─── Listed records

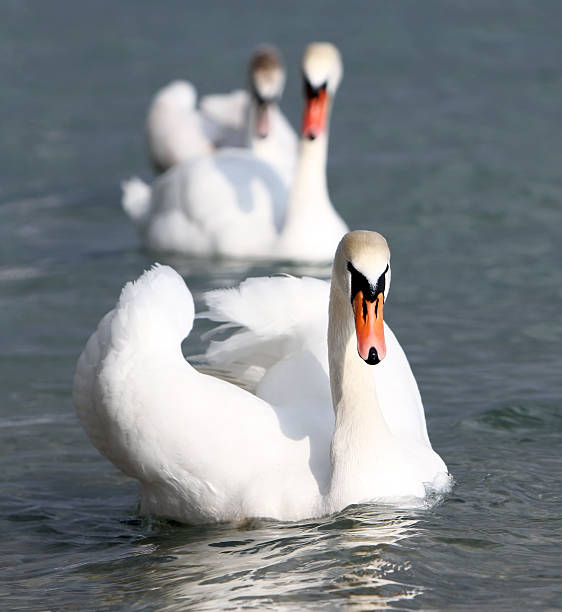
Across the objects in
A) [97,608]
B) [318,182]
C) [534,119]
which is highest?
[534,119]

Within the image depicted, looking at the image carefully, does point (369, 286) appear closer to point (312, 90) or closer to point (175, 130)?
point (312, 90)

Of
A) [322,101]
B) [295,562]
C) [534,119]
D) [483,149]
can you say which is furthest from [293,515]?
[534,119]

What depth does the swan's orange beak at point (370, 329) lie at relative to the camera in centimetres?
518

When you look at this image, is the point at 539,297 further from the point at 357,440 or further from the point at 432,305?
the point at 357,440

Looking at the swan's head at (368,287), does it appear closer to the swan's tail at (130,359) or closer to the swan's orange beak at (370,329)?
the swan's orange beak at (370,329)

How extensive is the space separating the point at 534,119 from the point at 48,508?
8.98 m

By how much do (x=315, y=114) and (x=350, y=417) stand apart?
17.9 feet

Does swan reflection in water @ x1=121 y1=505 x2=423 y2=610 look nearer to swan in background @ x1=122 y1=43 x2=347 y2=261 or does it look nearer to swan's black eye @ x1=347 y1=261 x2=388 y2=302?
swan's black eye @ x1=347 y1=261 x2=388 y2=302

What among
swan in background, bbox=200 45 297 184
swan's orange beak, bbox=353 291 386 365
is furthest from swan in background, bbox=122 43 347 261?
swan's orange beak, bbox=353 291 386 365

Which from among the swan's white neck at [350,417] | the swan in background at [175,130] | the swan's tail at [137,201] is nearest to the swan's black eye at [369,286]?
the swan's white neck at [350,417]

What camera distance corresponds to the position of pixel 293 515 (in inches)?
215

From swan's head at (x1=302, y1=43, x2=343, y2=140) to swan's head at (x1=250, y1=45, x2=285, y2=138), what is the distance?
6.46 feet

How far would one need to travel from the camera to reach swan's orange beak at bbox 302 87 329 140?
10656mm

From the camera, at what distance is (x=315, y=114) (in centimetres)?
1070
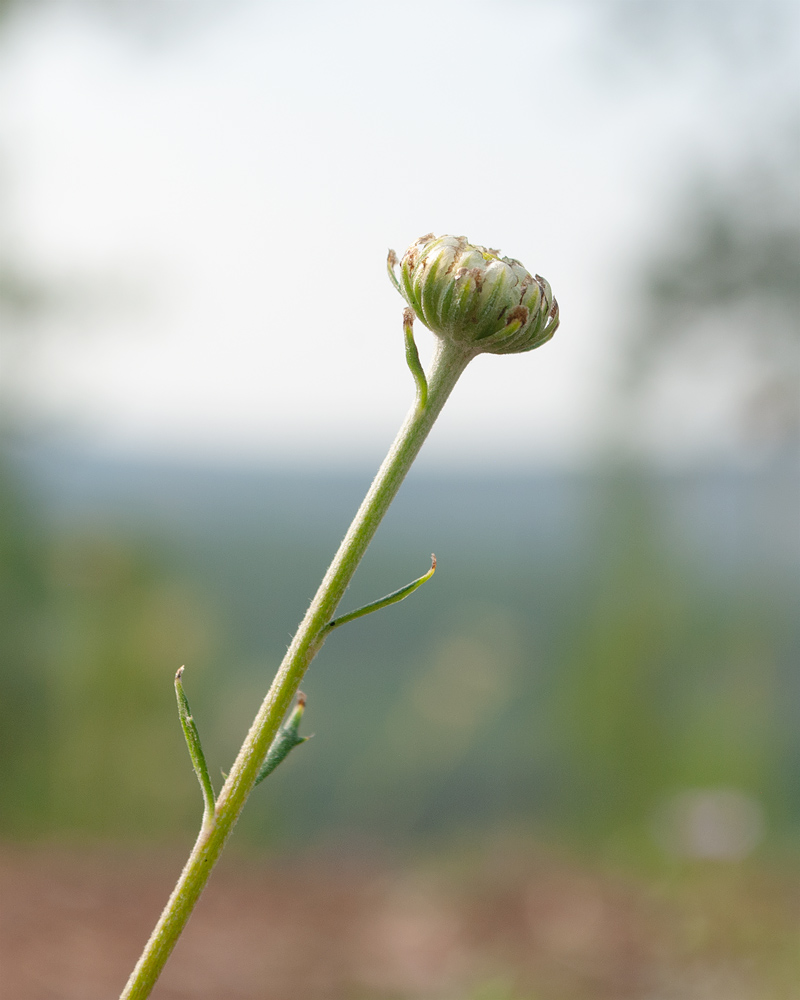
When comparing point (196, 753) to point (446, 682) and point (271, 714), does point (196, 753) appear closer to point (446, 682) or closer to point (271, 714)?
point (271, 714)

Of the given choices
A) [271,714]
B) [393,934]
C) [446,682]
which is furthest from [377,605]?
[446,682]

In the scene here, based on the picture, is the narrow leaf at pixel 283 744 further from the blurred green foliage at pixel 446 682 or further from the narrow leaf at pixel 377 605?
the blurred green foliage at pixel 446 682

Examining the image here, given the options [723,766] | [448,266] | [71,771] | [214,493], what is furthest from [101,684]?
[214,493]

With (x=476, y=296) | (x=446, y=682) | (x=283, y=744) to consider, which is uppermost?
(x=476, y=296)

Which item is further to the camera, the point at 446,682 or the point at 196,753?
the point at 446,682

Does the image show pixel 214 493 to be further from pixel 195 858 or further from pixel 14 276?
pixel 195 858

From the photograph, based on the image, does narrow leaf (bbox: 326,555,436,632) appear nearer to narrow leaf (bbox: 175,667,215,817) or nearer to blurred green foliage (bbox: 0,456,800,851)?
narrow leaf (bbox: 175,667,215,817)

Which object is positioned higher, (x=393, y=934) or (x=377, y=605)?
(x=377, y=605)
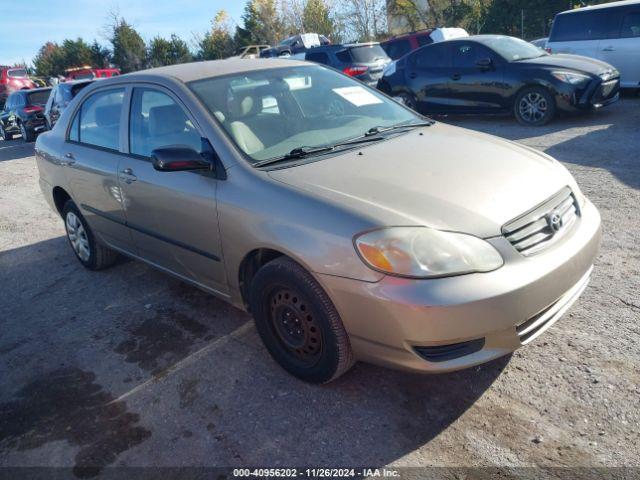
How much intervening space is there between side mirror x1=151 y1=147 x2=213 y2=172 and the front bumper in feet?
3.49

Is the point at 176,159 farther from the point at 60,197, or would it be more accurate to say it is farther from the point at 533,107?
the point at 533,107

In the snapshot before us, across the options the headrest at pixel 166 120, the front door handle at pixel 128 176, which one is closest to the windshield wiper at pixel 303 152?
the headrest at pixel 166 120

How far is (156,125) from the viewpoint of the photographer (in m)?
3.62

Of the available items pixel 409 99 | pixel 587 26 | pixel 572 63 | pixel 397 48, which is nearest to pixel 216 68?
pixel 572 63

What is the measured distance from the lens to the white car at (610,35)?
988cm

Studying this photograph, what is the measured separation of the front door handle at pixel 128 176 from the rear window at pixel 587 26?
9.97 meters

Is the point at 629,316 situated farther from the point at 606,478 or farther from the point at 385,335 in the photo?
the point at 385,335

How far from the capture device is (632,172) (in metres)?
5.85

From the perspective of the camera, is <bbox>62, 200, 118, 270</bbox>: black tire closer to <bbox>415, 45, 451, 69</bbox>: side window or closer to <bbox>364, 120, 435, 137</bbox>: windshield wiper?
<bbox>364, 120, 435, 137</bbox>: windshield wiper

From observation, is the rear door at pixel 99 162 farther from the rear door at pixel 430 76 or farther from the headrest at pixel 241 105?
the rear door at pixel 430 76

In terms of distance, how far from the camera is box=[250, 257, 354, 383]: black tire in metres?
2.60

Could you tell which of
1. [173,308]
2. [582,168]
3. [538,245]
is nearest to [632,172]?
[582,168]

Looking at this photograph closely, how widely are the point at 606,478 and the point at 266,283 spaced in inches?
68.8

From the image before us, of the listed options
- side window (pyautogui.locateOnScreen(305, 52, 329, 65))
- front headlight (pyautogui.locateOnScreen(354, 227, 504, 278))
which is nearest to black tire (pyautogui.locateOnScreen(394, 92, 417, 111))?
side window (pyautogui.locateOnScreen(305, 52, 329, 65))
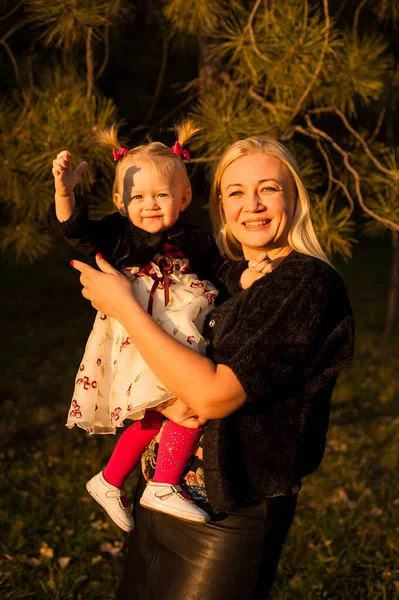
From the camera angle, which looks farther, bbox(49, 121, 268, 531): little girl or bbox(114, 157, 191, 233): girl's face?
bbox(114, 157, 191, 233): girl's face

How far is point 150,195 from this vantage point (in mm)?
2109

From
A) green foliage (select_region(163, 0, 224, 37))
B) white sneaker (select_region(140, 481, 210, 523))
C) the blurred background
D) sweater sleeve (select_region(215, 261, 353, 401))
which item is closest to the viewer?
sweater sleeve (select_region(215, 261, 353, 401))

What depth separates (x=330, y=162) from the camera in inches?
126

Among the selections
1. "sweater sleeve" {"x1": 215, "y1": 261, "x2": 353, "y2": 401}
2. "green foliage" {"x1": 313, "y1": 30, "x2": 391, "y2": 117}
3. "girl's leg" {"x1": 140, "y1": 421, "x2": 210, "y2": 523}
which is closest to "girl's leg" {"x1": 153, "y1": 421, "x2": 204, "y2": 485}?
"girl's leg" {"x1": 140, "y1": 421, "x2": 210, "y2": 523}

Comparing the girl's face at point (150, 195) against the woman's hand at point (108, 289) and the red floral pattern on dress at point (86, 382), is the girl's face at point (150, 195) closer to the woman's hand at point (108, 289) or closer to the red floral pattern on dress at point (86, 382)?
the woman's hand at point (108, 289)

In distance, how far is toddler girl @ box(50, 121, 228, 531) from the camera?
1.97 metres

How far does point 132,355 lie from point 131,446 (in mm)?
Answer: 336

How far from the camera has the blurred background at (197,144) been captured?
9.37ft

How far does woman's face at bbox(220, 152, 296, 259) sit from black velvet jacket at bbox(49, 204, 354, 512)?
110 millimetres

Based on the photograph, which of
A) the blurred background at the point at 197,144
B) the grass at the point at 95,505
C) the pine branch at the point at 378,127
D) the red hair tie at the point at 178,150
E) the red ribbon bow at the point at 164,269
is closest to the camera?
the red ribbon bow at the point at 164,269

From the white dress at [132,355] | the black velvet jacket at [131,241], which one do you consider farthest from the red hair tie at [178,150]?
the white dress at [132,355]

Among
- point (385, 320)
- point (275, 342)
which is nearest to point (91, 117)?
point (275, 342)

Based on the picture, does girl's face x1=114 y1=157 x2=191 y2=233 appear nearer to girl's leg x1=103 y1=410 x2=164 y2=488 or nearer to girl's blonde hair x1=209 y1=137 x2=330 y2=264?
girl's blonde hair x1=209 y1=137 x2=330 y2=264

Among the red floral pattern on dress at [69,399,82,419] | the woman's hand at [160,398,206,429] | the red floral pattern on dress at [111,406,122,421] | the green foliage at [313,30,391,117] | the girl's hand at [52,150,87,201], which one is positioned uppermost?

──────

[The exercise] Output only the lines from the one holding "From the white" through the last line above, exactly as they appear.

[Response to this exercise]
From the white dress at [132,355] | the black velvet jacket at [131,241], which one do you consider farthest from the red hair tie at [178,150]?
the white dress at [132,355]

Among
- point (385, 320)
- point (275, 342)
which is nearest to point (91, 117)?
point (275, 342)

Based on the picture, does girl's face x1=114 y1=157 x2=191 y2=233 appear nearer to girl's leg x1=103 y1=410 x2=164 y2=488 or nearer to girl's blonde hair x1=209 y1=137 x2=330 y2=264?
girl's blonde hair x1=209 y1=137 x2=330 y2=264

Among the red floral pattern on dress at [69,399,82,419] | the woman's hand at [160,398,206,429] | the red floral pattern on dress at [111,406,122,421] | the green foliage at [313,30,391,117] | the girl's hand at [52,150,87,201], which one is positioned uppermost?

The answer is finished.